第九章 一目盛以上の愛(3)

 陸子涼は首を傾げ、不思議そうに近づいてガラスの箱を見て、また階段のほうに視線を送った。

 そして、彼は思わず手を伸ばして、慎重にロックを外し、数多のコレクションと一緒に置いてある箱の中には、一体何が隠されているのか見てみたい。

「まさか本物の人骨とか……」

 箱のふたを開けたら、陸子涼は少し固まった。

 中には古い金メダルが入っていた。

 ×××年全国水泳大会中学組……

 陸子涼はゆっくりと瞬きをした。金メダルを手に取って、彼の心の中から何か奇妙な感覚が浮かび上がった。指の腹は裏にある凸凹の感触に触れ、まるで何か彫られているようだった。

 彼は金メダルを裏返して見た。上には曲がりくねった字が彫られていた。

 ──陸子涼。

 陸子涼の瞳孔は少し収縮した。

 記憶はそよ風のように軽く吹き出し、無数の歳月を撫で、最も初々しくて熱情的な頃、告白の日に突然終わりを告げざるを得なかった長年の片思いに止まった。

 ──先輩、あなたは私の初恋です……

 その瞬間に、陸子涼は全てを思い出した。

 告白。

 プレゼント。

 アパートのソファ。

 刺してきたナイフ……

 そして、間一髪でナイフを握ったその手。

 胸元の制服に鮮血が溢れた焼けるほどの熱い感覚は、急に彼の頭を占めた。

 陸子涼は誰かを徹底的に忘れることは滅多にない。

 王銘勝に惨めに殺された時でさえ、犯人という存在を覚えていた。

 しかし彼は白清夙を徹底的に忘れて、ほんの少しのスペースでさえも彼に残さなかった。

 陸子涼はその金メダルをこすっていた。

「それでも、あなたはずっとこれを保存していた」

 彼は軽く笑って、少し呆れた。

 そのことが起きた翌日に、彼は勇気を出して白清夙の家のドアにノックして、自分のカバンを取り戻すことを理由に、もう一度白清夙に会いたがっていた。

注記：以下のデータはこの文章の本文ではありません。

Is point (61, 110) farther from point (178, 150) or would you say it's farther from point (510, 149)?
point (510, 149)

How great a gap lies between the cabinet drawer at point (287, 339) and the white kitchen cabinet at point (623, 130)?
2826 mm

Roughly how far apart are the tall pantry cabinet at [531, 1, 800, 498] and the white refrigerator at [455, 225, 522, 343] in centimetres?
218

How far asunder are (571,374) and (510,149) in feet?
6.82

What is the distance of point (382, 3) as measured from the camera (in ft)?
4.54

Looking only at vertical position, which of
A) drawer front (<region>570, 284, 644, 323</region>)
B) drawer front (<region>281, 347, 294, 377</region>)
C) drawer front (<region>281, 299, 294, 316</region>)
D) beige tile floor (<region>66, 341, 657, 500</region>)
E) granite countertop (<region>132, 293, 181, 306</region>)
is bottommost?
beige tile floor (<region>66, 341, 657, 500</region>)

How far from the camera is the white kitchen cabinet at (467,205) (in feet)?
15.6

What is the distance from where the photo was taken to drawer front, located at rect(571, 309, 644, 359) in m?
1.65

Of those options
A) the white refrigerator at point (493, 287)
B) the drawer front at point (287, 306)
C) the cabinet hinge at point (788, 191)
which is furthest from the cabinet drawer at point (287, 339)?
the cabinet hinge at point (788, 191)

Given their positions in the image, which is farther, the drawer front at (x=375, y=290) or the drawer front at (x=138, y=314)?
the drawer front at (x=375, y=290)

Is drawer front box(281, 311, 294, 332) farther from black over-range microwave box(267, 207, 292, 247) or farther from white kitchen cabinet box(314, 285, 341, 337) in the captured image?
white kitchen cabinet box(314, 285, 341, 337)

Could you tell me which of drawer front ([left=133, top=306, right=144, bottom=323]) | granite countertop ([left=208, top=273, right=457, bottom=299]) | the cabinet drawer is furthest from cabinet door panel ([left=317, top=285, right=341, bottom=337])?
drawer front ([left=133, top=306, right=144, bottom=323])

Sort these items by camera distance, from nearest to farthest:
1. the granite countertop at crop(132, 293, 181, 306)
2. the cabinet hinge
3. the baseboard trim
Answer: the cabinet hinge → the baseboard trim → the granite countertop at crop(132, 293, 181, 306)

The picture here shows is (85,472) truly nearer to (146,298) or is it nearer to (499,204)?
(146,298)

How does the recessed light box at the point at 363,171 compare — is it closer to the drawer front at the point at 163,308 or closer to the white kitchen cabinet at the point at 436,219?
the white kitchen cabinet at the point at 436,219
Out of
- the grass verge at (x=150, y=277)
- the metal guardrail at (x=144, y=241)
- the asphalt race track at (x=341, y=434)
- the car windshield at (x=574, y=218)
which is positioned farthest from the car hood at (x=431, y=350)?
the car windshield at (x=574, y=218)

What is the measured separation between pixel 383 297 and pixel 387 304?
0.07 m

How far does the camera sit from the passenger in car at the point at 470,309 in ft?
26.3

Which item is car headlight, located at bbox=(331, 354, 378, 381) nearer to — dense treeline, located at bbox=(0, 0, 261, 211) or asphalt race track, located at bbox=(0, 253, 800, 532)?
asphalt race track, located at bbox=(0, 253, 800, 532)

 彼はカバンを取り戻し、鬼神には近づかないようにという忠告を受けたが、白清夙には会わなかった。

 白清夙は彼に会うことを拒否していた。

 顔合わせないことを選んだ人が、金メダルをこれほど完璧な状態で保管した。これのために精美な箱を選んで、一番目立つ位置に保管するなんて。

 陸子涼は金メダルにそっとキスをした。

「二度もあなたを好きになるなんて」



 白清夙が戻った時、陸子涼がベッドに横たわっているのを見た。

 ナイトテーブルの上には一つの常夜灯が増えた。

 この前に、彼が陸子涼の寝室に持って行った古い常夜灯と同じデザインだ。曲がった金属製のステム、カラフルなガラスのランプシェード、ただランプシェードは花のデザインになっていた。陸子涼がどこから見つけたのかわからないが、既にコンセントに挿した。

 部屋のライトはつけており、常夜灯も付いていた。

 ガラスのランプシェードから照らし出した彩な斑は壁に映り、淡く希釈されていたが、より恋しく感じさせた。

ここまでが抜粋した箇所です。